Angola Airline (TAAG) has been banned from flying to Portugal and the whole European Schengen Space, due to the rising cases of the covid-19 pandemic hitting the country as of late.
The decision follows recommendations from a meeting of the European Union’s concerned organisation that has spared Africa’s Rwanda, Algeria, Tunisia and Morocco, out of a list that includes Brazil and the United States of America.
According to a note from the meeting that reached Angop on Thursday, only planes from 11 countries which have the covid-19 pandemic under control are free to operate in the said EU airspace.

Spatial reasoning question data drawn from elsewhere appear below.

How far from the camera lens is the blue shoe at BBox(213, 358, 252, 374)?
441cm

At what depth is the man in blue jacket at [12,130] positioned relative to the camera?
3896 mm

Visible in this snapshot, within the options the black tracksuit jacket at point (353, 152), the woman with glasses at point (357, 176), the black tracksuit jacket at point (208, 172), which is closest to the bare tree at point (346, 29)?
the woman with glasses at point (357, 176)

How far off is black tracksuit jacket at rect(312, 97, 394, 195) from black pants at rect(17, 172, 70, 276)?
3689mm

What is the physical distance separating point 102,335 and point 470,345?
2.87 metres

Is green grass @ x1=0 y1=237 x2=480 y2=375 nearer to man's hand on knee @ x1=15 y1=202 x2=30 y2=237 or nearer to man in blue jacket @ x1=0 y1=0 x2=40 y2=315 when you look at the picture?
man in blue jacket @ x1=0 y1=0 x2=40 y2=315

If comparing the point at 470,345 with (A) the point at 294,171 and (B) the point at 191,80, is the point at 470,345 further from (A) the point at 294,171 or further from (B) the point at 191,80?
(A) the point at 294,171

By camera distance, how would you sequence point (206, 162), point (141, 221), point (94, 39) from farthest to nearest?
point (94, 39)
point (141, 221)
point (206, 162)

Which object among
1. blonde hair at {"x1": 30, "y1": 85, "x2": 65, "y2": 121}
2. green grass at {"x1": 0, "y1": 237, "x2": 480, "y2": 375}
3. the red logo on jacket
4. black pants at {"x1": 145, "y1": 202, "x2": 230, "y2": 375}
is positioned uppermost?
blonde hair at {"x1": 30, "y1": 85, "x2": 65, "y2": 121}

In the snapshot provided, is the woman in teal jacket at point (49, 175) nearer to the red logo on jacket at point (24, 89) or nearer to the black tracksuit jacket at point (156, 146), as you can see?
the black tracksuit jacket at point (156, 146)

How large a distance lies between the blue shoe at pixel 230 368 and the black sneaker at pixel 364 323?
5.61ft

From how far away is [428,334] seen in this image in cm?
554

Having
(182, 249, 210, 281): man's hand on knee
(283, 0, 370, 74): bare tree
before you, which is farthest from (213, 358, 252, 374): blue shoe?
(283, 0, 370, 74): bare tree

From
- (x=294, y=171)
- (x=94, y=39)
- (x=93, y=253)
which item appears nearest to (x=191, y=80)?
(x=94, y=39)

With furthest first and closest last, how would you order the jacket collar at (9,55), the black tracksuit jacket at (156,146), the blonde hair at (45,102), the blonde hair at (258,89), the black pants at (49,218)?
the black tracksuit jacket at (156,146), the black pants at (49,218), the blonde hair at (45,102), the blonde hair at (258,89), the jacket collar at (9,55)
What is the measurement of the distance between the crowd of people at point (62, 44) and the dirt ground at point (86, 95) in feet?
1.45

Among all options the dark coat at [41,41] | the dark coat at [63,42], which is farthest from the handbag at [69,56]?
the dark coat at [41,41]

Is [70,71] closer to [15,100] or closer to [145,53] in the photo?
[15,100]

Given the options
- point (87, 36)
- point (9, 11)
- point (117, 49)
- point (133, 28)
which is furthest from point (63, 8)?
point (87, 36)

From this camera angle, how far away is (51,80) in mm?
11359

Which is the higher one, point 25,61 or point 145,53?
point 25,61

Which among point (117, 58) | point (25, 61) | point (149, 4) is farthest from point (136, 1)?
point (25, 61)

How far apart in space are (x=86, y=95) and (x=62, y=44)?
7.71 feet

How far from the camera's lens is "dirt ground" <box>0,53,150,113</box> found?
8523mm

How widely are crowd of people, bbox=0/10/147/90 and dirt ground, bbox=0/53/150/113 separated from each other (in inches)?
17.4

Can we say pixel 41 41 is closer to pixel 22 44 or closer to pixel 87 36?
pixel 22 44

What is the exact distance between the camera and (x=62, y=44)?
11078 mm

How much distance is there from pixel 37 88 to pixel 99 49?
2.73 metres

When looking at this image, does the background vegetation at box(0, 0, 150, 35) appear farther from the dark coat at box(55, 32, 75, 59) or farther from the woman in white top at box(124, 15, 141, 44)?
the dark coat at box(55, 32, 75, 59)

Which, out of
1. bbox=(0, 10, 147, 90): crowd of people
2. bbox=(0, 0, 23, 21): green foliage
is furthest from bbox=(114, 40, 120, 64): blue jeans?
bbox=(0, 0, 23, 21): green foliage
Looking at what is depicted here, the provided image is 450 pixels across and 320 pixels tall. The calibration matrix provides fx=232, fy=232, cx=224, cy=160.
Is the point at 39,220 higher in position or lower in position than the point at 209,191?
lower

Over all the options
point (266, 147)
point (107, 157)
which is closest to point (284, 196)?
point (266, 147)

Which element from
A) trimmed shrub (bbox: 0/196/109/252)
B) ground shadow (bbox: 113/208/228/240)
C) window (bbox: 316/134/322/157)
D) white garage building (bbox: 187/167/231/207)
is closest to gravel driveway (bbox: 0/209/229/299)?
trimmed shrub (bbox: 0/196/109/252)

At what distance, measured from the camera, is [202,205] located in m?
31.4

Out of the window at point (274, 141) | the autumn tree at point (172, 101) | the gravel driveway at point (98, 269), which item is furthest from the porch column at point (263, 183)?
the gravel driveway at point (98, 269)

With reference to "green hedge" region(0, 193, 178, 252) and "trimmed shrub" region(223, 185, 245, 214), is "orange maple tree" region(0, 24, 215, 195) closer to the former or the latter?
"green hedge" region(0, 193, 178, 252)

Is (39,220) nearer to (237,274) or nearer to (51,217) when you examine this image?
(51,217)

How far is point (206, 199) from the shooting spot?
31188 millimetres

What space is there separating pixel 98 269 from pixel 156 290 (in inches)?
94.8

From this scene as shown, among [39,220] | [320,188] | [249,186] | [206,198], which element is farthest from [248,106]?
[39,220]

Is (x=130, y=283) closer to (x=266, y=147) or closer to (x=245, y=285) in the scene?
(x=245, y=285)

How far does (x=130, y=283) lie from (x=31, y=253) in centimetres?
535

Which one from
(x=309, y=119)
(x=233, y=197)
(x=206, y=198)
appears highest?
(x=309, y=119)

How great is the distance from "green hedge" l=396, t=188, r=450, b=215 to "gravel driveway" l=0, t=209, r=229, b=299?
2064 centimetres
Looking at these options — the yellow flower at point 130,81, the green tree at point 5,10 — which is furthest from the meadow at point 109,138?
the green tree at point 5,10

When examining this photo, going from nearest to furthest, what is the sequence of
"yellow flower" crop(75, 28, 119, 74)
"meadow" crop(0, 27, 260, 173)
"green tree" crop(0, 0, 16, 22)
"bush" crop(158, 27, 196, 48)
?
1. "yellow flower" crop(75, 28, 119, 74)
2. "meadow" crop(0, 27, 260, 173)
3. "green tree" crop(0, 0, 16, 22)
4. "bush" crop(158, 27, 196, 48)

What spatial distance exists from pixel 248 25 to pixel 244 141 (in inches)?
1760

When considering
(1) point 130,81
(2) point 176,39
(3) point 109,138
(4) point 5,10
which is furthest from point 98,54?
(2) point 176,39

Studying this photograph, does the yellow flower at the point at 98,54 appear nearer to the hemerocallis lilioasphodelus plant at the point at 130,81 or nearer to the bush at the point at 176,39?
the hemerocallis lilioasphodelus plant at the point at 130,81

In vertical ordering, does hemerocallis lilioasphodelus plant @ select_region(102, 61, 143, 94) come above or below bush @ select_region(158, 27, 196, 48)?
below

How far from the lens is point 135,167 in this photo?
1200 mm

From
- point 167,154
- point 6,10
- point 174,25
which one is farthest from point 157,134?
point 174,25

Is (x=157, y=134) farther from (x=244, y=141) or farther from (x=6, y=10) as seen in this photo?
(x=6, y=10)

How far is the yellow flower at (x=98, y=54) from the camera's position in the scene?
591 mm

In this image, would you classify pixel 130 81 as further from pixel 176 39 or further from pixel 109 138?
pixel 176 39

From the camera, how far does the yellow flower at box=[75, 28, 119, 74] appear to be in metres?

Commenting on the fact, TAAG spokesperson, Carlos Vicente, considered the ban fair as Angola is not the only country affected by the measure on account of the novel coronavirus pandemic.
In 2019, TAAG was recertified to unrestrictedly operate until 22 May 2021, after the company complied with all IATA’s Operational Safety Audit requirements (IOSA).
IOSA is an internationally recognised evaluation system to check the compliance of air companies’ operations and has nothing to do with the present EU ban which is solely associated with covid-19.
In the last 24 hours, Angola has detected 24 new positive cases of covid-19, its highest in one day since the pandemic hit the country in March this year, bringing the total to 315 infections.
According to the secretary of State for Public Health during the daily covid-19 update briefing on Thursday evening, two deaths were also reported in the last 24 hours.
With the newly reported cases, the country’s covid-19 records show 315 infections (231 locally transmitted, 35 imported and 17 with unknown links), 97 recoveries, 201 active patients and 17 deaths.